Saturday, June 04, 2005

The $50 Million Harvard Apology



When I heard David Horowitz on television say that Harvard president Larry Summers confessed to “thought crimes” I assumed he was speaking in metaphor or hyperbole. I was wrong.

“My January remarks,” he wrote, “substantially understated . . . discrimination [against women], including . . . patterns of THOUGHT to which all of us are unconsciously subject.”

If only Tom Cruise could have intervened and prevented Larry’s original snafu. In Minority Report (a decent movie), Cruise works for Pre-Crime, a law enforcement agency who use oracles to see crime before it happens. He sweeps in and slaps the cuffs on plotting or even uncalculating would-be criminals.



Heather MacDonald analyzes the disgusting fallout from Summer’s faux pas.

She deftly chronicles the new diversity task forces, metrics, quotas, and “goals".

Just play Let’s Pretend: “Let’s pretend that we’ve never had a diversity initiative at our college and that this current proposal to hire more women and minority faculty represents a radical new take on college governance.”

The whole incident boils down to politically correct extortion. At the end of the article, Heather revisits the Cornel West flap. After a tiff with Summers, West (Afro-American studies professor) bolted to Princeton to escape the white male “concepts of excellence.”

West has of course seized the opportunity to dig in the boot a little deeper, following Summers’s current self-abasement. “I was praying for the brother, hoping he would change,” West oozed. “It’s clear he hasn’t changed.” Unfortunately, he probably has. Now, instead of making even a temporary stand for excellence and then retreating ignominiously, Summers will not bother to take a stand at all. Message to diversocrats across the country: Your power is indomitable; use it.
With tuition and expenses at $42,000 per year, you would think someone would object to $50 million apologies.

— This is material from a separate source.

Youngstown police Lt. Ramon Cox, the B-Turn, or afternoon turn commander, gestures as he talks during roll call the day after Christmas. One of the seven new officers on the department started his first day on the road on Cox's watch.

On the subject of ridiculous college tuitions, check out this op-ed from the president of Simmons College in Boston. As I have touched on in a previous blog, he attacks the logic of paying so much for higher education.

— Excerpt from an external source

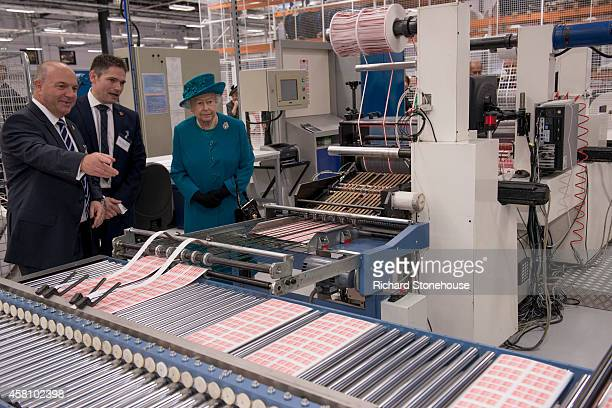 Queen Elizabeth II is shown stamp cutting and finishing machines by production manager Andrew Bannister and MD Paul White during an official visit to...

Because a college graduate earns nearly $1 million more in pay over a working career than a high school graduate, while the same college tuition investment in the stock market would yield more than $2 million over that same period….

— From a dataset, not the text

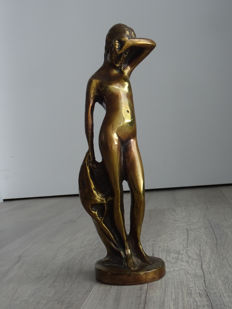 Bronze sculpture of a naked girl
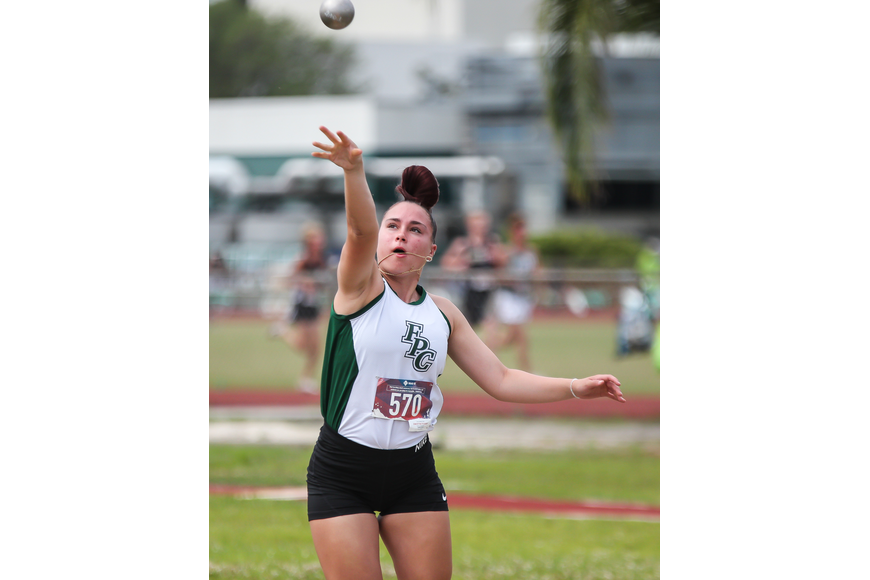 FPC's Anisa Zwolinski does the shot put at the district meet. Photo by Ray Boone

I am glad this guy went after the FALSE COMPARISON tactic. This is what casuists do, they try to frame a multi-choice scenario as a simple dilemma. Either go to college or lose out on $1 million in career earnings. Of course this altogether avoids the issue of high tuition costs.

Okay forget the educrats. I am still searching for one politician or pundit to question the concept of federal student loans. Runaway college tuitions (and $50 million apologies) prove that despite the virtuous intentions of making college more affordable, all federal loans have done is subsidize profligate school administrations and push the students’ costs further into the stratosphere.

Of course the relevant analogy is the federal mortgage interest deduction. Instead of subsidizing home ownership, it is subsidizing home-indebtedness.

Isaac Newton's third law of motion applies to economics as well.